Spain plans extension of coronavirus state of emergency, mulls border shutdown

MADRID (Reuters) – Spanish ministers said on Monday that a state of emergency over the coronavirus which has shut down much of the country will have to be extended beyond an initial 15-day period, and the government was also considering closing borders.

“Obviously we will have to extend this situation…in 15 days I do not think that we will be in a position to win this battle,” Transport Minister Jose Luis Abalos told RNE radio.

Spain is suffering Europe’s second-worst outbreak after Italy.

Its 47 million people have been under partial lockdown since Saturday night as the country tries to stem the coronavirus outbreak.

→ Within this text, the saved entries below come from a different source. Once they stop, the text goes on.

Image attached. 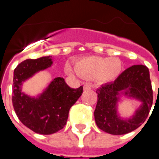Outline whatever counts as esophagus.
<instances>
[{"label": "esophagus", "instance_id": "1", "mask_svg": "<svg viewBox=\"0 0 159 159\" xmlns=\"http://www.w3.org/2000/svg\"><path fill=\"white\" fill-rule=\"evenodd\" d=\"M83 89L85 90H90L91 89V87H90V85H89V84H85L84 86H83Z\"/></svg>", "mask_w": 159, "mask_h": 159}]
</instances>
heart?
<instances>
[{
	"instance_id": "1",
	"label": "heart",
	"mask_w": 159,
	"mask_h": 159,
	"mask_svg": "<svg viewBox=\"0 0 159 159\" xmlns=\"http://www.w3.org/2000/svg\"><path fill=\"white\" fill-rule=\"evenodd\" d=\"M77 74L87 79H97L100 83L111 82L119 76L122 71V62L117 58L85 57L76 63ZM67 72L72 73L71 67L67 65Z\"/></svg>"
}]
</instances>
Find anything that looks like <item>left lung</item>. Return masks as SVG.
<instances>
[{"instance_id": "left-lung-1", "label": "left lung", "mask_w": 159, "mask_h": 159, "mask_svg": "<svg viewBox=\"0 0 159 159\" xmlns=\"http://www.w3.org/2000/svg\"><path fill=\"white\" fill-rule=\"evenodd\" d=\"M120 92L135 98L143 102L129 120L117 116L116 102ZM98 101L94 111L97 126L111 134H125L136 129L148 117L152 105V89L149 70L146 66L137 65L126 69L113 83H107L96 90Z\"/></svg>"}]
</instances>
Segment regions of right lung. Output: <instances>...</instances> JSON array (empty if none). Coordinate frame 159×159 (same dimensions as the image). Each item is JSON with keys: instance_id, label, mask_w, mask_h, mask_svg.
Segmentation results:
<instances>
[{"instance_id": "add662e5", "label": "right lung", "mask_w": 159, "mask_h": 159, "mask_svg": "<svg viewBox=\"0 0 159 159\" xmlns=\"http://www.w3.org/2000/svg\"><path fill=\"white\" fill-rule=\"evenodd\" d=\"M52 57L26 59L13 72L12 106L20 122L35 133L51 134L62 129L66 124L70 107L83 93V86L70 88L62 77H56L47 89L36 98L21 92L23 82L39 70L52 65Z\"/></svg>"}]
</instances>
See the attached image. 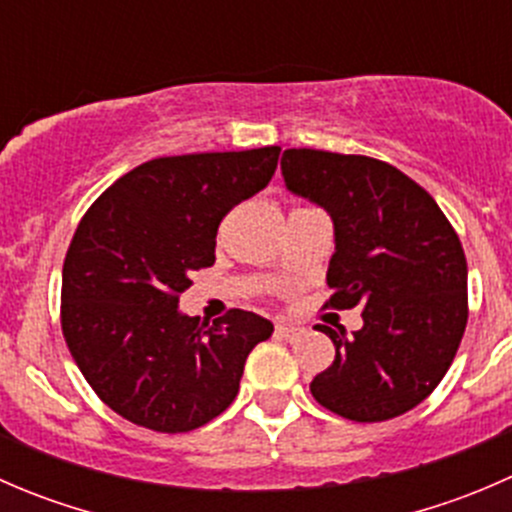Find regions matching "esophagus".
Listing matches in <instances>:
<instances>
[{"label": "esophagus", "mask_w": 512, "mask_h": 512, "mask_svg": "<svg viewBox=\"0 0 512 512\" xmlns=\"http://www.w3.org/2000/svg\"><path fill=\"white\" fill-rule=\"evenodd\" d=\"M277 334H280L282 339H287V342H294V339L302 337L304 329L297 327V324H277Z\"/></svg>", "instance_id": "esophagus-1"}]
</instances>
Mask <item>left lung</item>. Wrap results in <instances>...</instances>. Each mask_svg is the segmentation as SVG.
Segmentation results:
<instances>
[{"mask_svg":"<svg viewBox=\"0 0 512 512\" xmlns=\"http://www.w3.org/2000/svg\"><path fill=\"white\" fill-rule=\"evenodd\" d=\"M289 193L334 223L329 304L364 307L352 337L317 324L337 347L309 384L324 409L359 423L421 404L446 376L468 322V265L436 200L384 160L289 148Z\"/></svg>","mask_w":512,"mask_h":512,"instance_id":"1","label":"left lung"}]
</instances>
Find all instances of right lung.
Here are the masks:
<instances>
[{"mask_svg":"<svg viewBox=\"0 0 512 512\" xmlns=\"http://www.w3.org/2000/svg\"><path fill=\"white\" fill-rule=\"evenodd\" d=\"M280 146L153 158L86 210L61 277V329L98 399L160 433L205 426L235 401L272 322L178 309L190 272L215 262L220 220L272 180Z\"/></svg>","mask_w":512,"mask_h":512,"instance_id":"right-lung-1","label":"right lung"}]
</instances>
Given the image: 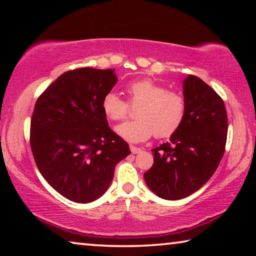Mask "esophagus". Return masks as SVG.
Masks as SVG:
<instances>
[{"label":"esophagus","instance_id":"esophagus-1","mask_svg":"<svg viewBox=\"0 0 256 256\" xmlns=\"http://www.w3.org/2000/svg\"><path fill=\"white\" fill-rule=\"evenodd\" d=\"M130 150H131V152L136 154H140L141 152V148H138V146H130Z\"/></svg>","mask_w":256,"mask_h":256}]
</instances>
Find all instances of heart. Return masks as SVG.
<instances>
[{"label":"heart","instance_id":"b5f03b06","mask_svg":"<svg viewBox=\"0 0 256 256\" xmlns=\"http://www.w3.org/2000/svg\"><path fill=\"white\" fill-rule=\"evenodd\" d=\"M128 102L138 107L133 122L115 128L120 138L133 144L146 141L154 136L167 138L174 134L185 118L186 102L180 92L167 90L151 79L133 81L126 86ZM102 110L106 118L120 122L128 118V104L116 92H108L102 98Z\"/></svg>","mask_w":256,"mask_h":256}]
</instances>
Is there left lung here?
Masks as SVG:
<instances>
[{
	"label": "left lung",
	"instance_id": "8db88e82",
	"mask_svg": "<svg viewBox=\"0 0 256 256\" xmlns=\"http://www.w3.org/2000/svg\"><path fill=\"white\" fill-rule=\"evenodd\" d=\"M185 118L170 141L152 149L144 172L148 188L164 200H180L201 188L218 168L228 131L222 99L196 76L183 81Z\"/></svg>",
	"mask_w": 256,
	"mask_h": 256
}]
</instances>
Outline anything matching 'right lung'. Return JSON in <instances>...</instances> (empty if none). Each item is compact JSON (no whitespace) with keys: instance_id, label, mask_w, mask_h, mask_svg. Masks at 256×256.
<instances>
[{"instance_id":"add662e5","label":"right lung","mask_w":256,"mask_h":256,"mask_svg":"<svg viewBox=\"0 0 256 256\" xmlns=\"http://www.w3.org/2000/svg\"><path fill=\"white\" fill-rule=\"evenodd\" d=\"M118 82L114 70L82 68L60 76L34 104L30 146L40 174L76 203L100 198L115 164L131 154L108 126L102 98Z\"/></svg>"}]
</instances>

People are only allowed to leave their home to go work, to the pharmacy or a hospital.

The government has taken widespread measures including using drones to send public messages telling people to go home, but it has not closed its borders so far, with tourism suspended at its border with Portugal but workers allowed through.

Abalos said it remained to be seen which measures would be prolonged.

Meanwhile, Interior Minister Fernando Grande-Marlaska told Cadena Ser radio that closing Spain’s borders was among the options under consideration.

Grande-Marlaska said he would discuss the potential border closure alongside other measures with fellow EU ministers on Monday.

Asked if closing Spain’s borders was a possibility, he said: “It’s a possibility, of course, it’s a real option to fight against the spread of the virus.”

Over the weekend, several countries worldwide imposed bans on mass gathering, shuttered sporting, cultural and religious events, while medical experts urged people to practice “social distancing” to curb the spread.

Spain has the fifth-highest number of coronavirus cases in the world behind China, Italy, Iran and South Korea.

The government’s official coronavirus death toll rose to 288 on Sunday, with 7,753 confirmed cases of infection.

Schools across the country are closed, keeping millions of children at home, while army specialists in protective suits spray disinfectant in train stations and a growing number of car plants close, either because of supply problems or coronavirus cases.